Марта предлагала для вечеринки свой дом. Позвать надо только членов семьи, твердила она, ведь Фанни в ее нынешнем состоянии, конечно, не захочет показываться целой толпе народу. Вот ей и продемонстрируют, как мало значит внешность для любящей родни. Найджелла считала их с Джорджем дом в Суррее более подходящим, во-первых, потому что он был меньше тинтагеловского, а во-вторых, потому что был ближе к Лондону. В слишком просторном доме уютной вечеринки не получится, утверждала Найджелла, а что до близости к Лондону, это тоже важно – после вечеринки можно сразу же уехать. Обе кузины ради Фанни в лепешку бы расшиблись: обе жалели ее, ведь как, наверное, это болезненно для той, что была столь хороша…

– И, похоже, до сих пор мнит себя красавицей, – заметила Найджелла.

– Не исключено, – согласилась с ней Марта.

…Как это болезненно – разменять вторую половину столетия. Каждая из кузин разменяла еще только четвертый десяток и никогда не была хороша (точнее, ценой огромных усилий еле-еле удерживала статус «вполне приятная»); тем не менее каждая понимала, как горько проститься с красотой навсегда и отныне носить, будто шлейф, комментарий «в свое время она блистала».

– Боюсь, бедняжка сейчас выглядит как раз на свои пятьдесят, – вздохнула Марта.

Найджелла выразила мнение, что бедняжка выглядит даже старше.

– Не исключено, – опять согласилась с ней Марта.

Печально для женщины, столь щедро одаренной: не имевшей равных по красоте и купавшейся в деньгах (Тинтагелы – владельцы многих акров недоходной земли, никогда к такому счастью даже не приближались; Понтифридды вплоть до болезни Фанни постоянно ссорились, ведь Найджелла никак не могла поверить, что ее Джордж больше не в свите Фанни – свите длинной, густонаселенной, всегда открытой для новых и для старых воздыхателей), – утратить все, кроме денег, и остаться ни с чем.

– Ты намекаешь на ее бездетность? – уточнила Марта, поскольку рассуждала в данный момент Найджелла.

Сама Марта была счастливой матерью двух мальчиков и одной девочки (самое предпочтительное количество детей в семье беднейшего пэра); сыновья и дочь поглощали Марту целиком, и худшим в положении Фанни ей казалась бездетность.

– Нет, я имела в виду мужа, – возразила Найджелла.

У нее дети не родились, но она по этому поводу не огорчалась, ведь ее сердце по самые краешки заполнял Джордж.
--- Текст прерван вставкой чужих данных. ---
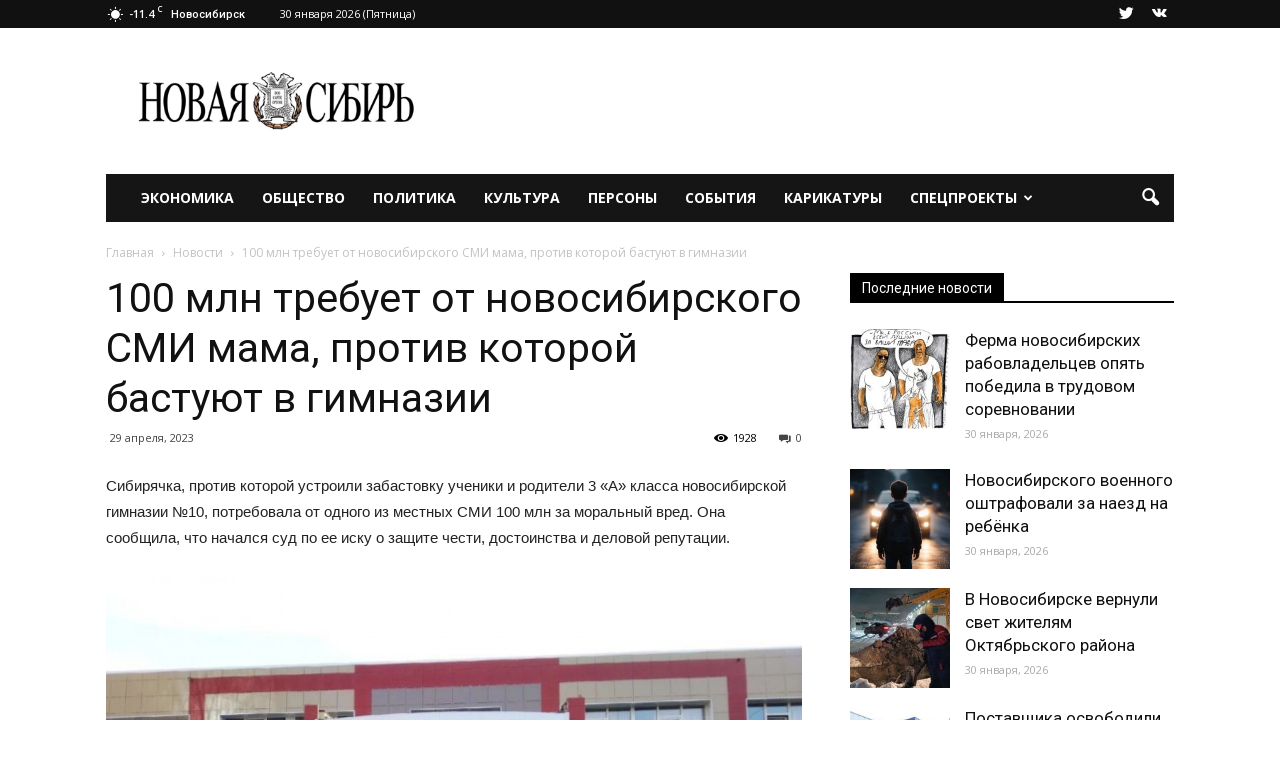

--- FILE ---
content_type: application/javascript; charset=utf-8
request_url: https://news.mediametrics.ru/cgi-bin/b.fcgi?ac=b&m=js&n=4&p=h&id=DivID
body_size: 5302
content:
{
var linkElement = document.createElement('link');
linkElement.setAttribute('rel', 'stylesheet');
linkElement.setAttribute('type', 'text/css');
linkElement.setAttribute('href', "//news.mediametrics.ru/css/h.css");
document.head.appendChild(linkElement);
function VeiwCode(Data, masView, bn) {
var S='<div style="width:100%;" onmouseover="blockMouseOver'+bn+'()" onmouseout="blockMouseOver'+bn+'()">';
for(var i=0; i<Data.news.length; i++) {
masView[i]=0;
S+='<div class="article_mm" id="target'+bn+'_'+i+'" style="background-image: url(\''+Data.news[i].image+'\');cursor:pointer;" onclick="winOpen(\''+Data.news[i].linkclick+'\')">';
S+='<div class="mask_mm"></div>';
S+='<div class="title_mm';
if (Data.news[i].title.length>56) S+=' font_sm_mm';
S+='">';
S+=Data.news[i].title;
S+='</div>';
S+='</div>';
}
S+='</div>';
var e = document.getElementById('DivID'); if (e) {e.innerHTML = S; e.id = 'DivIDx'+bn;}
}
var Data43071 = {
"status":1,
"blockview":"//news.mediametrics.ru/cgi-bin/v.fcgi?ac=v&m=gif&t=MTc2OTc2NTQ3OS40MzA3MToxNTA%3d",
"news":[
{"description":"",
"image":"//news.mediametrics.ru/uploads/1762607501blob.jpg",
"imageW":"//news.mediametrics.ru/uploads/1762607501blobw.jpg",
"imageW2":"//news.mediametrics.ru/uploads/1762607501blobw2.jpg",
"linkview":"//news.mediametrics.ru/cgi-bin/v.fcgi?ac=v&m=gif&t=MTc2OTc2NTQ3OS40MzA3MjoxNTE%3d",
"linkclick":"//news.mediametrics.ru/cgi-bin/c.fcgi?ac=c&t=MTc2OTc2NTQ3OS40MzA3MjoxNTE%3d&u=767aHR0cHM6Ly9tZWRpYW1ldHJpY3MucnUvcmF0aW5nL3J1L2RheS5odG1sP2FydGljbGU9NTc0Mzc4NjA%3d",
"title":"Не ешьте эту готовую еду из магазина: список"},
{"description":"",
"image":"//news.mediametrics.ru/uploads/1762608406blob.jpg",
"imageW":"//news.mediametrics.ru/uploads/1762608406blobw.jpg",
"imageW2":"//news.mediametrics.ru/uploads/1762608406blobw2.jpg",
"linkview":"//news.mediametrics.ru/cgi-bin/v.fcgi?ac=v&m=gif&t=MTc2OTc2NTQ3OS40MzA3MzoxNTI%3d",
"linkclick":"//news.mediametrics.ru/cgi-bin/c.fcgi?ac=c&t=MTc2OTc2NTQ3OS40MzA3MzoxNTI%3d&u=398aHR0cHM6Ly9tZWRpYW1ldHJpY3MucnUvcmF0aW5nL3J1L2RheS5odG1sP2FydGljbGU9MTY4NDg5MzQ%3d",
"title":"Такую зиму в России никто не ждал: как так?!"},
{"description":"",
"image":"//news.mediametrics.ru/uploads/1762607573blob.jpg",
"imageW":"//news.mediametrics.ru/uploads/1762607573blobw.jpg",
"imageW2":"//news.mediametrics.ru/uploads/1762607573blobw2.jpg",
"linkview":"//news.mediametrics.ru/cgi-bin/v.fcgi?ac=v&m=gif&t=MTc2OTc2NTQ3OS40MzA3NDoxNTM%3d",
"linkclick":"//news.mediametrics.ru/cgi-bin/c.fcgi?ac=c&t=MTc2OTc2NTQ3OS40MzA3NDoxNTM%3d&u=031aHR0cHM6Ly9tZWRpYW1ldHJpY3MucnUvcmF0aW5nL3J1L2RheS5odG1sP2FydGljbGU9MzI3NDU4NDk%3d",
"title":"В ОАЭ произошло жестокое убийство криптомиллионера "},
{"description":"",
"image":"//news.mediametrics.ru/uploads/1762608018blob.jpg",
"imageW":"//news.mediametrics.ru/uploads/1762608018blobw.jpg",
"imageW2":"//news.mediametrics.ru/uploads/1762608018blobw2.jpg",
"linkview":"//news.mediametrics.ru/cgi-bin/v.fcgi?ac=v&m=gif&t=MTc2OTc2NTQ3OS40MzA3NToxNTQ%3d",
"linkclick":"//news.mediametrics.ru/cgi-bin/c.fcgi?ac=c&t=MTc2OTc2NTQ3OS40MzA3NToxNTQ%3d&u=116aHR0cHM6Ly9tZWRpYW1ldHJpY3MucnUvcmF0aW5nL3J1L2RheS5odG1sP2FydGljbGU9NTc0NjkxMzg%3d",
"title":"В магазинах России ажиотаж из-за этого продукта: что купить? "}
]
}
var masView43071=[];
var Delay43071=0;
var countV43071=0;
function getGIF43071(url) {
var img = new Image();
img.onload = function() {
countV43071++;
//	console.log('GIF load OK 43071 '+countV43071+'\n');
}
img.src = url;
}
function winOpen(url) {return window.open(url);}
function checkDiv43071(i) {
if (masView43071[i]==-1) {
return 0;
}
var target = document.getElementById('target43071_'+i);
if (!target) {
masView43071[i]=-1;
return 0;
}
var h = (target.getBoundingClientRect().bottom-target.getBoundingClientRect().top)/5;
var w = (target.getBoundingClientRect().right-target.getBoundingClientRect().left)/5;
var targetPosition = {
top: window.pageYOffset + target.getBoundingClientRect().top + h,
left: window.pageXOffset + target.getBoundingClientRect().left + w,
right: window.pageXOffset + target.getBoundingClientRect().right - w,
bottom: window.pageYOffset + target.getBoundingClientRect().bottom - h
};
var windowPosition = {
top: window.pageYOffset,
left: window.pageXOffset,
right: window.pageXOffset + window.innerWidth,
bottom: window.pageYOffset + window.innerHeight
};
if (targetPosition.bottom <= windowPosition.bottom &&
targetPosition.top >= windowPosition.top &&
targetPosition.right <= windowPosition.right &&
targetPosition.left >= windowPosition.left) {
if (masView43071[i]>=5) {
Delay43071 += 25;
setTimeout('getGIF43071("'+Data43071.news[i].linkview+'")', Delay43071);
masView43071[i]=-1;
return 0;
}
masView43071[i]++;
} else {
masView43071[i]=0;
}
return 1;
}
var MouseOver43071=0;
function blockMouseOver43071() {
if (MouseOver43071) return true;
MouseOver43071=1;
getGIF43071(Data43071.blockview);
}
function Visible43071() {
var n=0;
Delay43071=0;
for(var i=0; i<Data43071.news.length; i++) {
if (checkDiv43071(i)>0) n++;
}
if (n>0) setTimeout(Visible43071, 500);
}
if (Data43071.status==1) {
VeiwCode(Data43071, masView43071, '43071');
setTimeout(Visible43071, 250);
}
}


--- FILE ---
content_type: application/javascript; charset=utf-8
request_url: https://data.giraff.io/track/newsibnet.js?r=&u=https%3A%2F%2Fnewsib.net%2Fnovosti%2F100-mln-trebuet-ot-novosibirskogo-smi-mama-protiv-kotoroj-bastuyut-v-gimnazii.html&rand=0.06929522308080105&v=202601201130&vis=1&callback=cbGeo397336487&sp=h
body_size: 81
content:
cbGeo397336487({ip: "3.142.152.142", region: "US"});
Поэтому для Найджеллы худшим в положении Фанни (да и любой женщины) было отсутствие мужа, ибо муж (предположительно) держал бы Фанни в рамках.
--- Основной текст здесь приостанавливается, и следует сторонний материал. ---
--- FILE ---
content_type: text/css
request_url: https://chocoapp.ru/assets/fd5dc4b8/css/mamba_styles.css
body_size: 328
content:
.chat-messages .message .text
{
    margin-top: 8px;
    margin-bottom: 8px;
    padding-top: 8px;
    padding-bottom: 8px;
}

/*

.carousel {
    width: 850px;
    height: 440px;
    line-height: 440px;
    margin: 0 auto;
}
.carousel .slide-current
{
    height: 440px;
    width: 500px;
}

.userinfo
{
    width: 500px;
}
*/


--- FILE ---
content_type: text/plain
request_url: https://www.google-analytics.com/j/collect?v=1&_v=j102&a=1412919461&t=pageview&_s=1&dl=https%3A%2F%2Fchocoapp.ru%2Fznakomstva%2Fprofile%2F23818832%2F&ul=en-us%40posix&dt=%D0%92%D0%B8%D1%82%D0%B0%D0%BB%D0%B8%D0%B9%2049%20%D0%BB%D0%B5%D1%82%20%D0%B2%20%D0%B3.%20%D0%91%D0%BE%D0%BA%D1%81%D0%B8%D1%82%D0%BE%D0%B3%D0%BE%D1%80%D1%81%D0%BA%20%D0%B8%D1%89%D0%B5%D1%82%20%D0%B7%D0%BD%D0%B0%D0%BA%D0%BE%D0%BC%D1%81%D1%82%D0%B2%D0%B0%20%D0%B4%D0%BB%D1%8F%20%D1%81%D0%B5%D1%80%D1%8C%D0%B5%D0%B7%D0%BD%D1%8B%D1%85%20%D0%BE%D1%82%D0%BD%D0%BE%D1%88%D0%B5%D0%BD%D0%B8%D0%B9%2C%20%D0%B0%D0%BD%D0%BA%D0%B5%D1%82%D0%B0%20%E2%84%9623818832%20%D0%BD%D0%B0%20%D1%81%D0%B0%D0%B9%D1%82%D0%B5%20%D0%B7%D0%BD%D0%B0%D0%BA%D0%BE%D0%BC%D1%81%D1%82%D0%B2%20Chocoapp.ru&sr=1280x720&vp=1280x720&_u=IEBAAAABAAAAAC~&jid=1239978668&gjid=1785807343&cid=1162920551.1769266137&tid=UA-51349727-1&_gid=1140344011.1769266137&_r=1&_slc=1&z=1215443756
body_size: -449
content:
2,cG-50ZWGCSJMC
– Никогда не понимала, почему Фанни снова не вышла замуж, – раздумчиво произнесла Марта.

– Она говорила, что ей претят узы, – сказала Найджелла.

– Так было раньше, – сказала Марта.

– Вот именно, – согласилась Найджелла. – Раньше. Теперь-то она, наверное, жалеет.

А Марта, которая узы обожала, которая была уверена, что и пяти минут не простоит на собственных ногах, без поддержки, с повторным вздохом сказала:

– Бедная Фанни.

И все-таки, даром что уверенные в собственной преданности Фанни, особенно после того, как она перенесла тяжелую болезнь; даром что всерьез обеспокоенные стремительным распадом, который постиг не только внешность Фанни, но и ее дух (разве не наводит на мысли ее уклонение от родственных визитов и водворение в «Кларидже»?), Марта и Найджелла не могли отделаться от ощущения, что справедливость восторжествовала, что с Фанни наконец-то взыщется за дивные дары судьбы, которые она получала в таком изобилии и поглощала столь бездумно.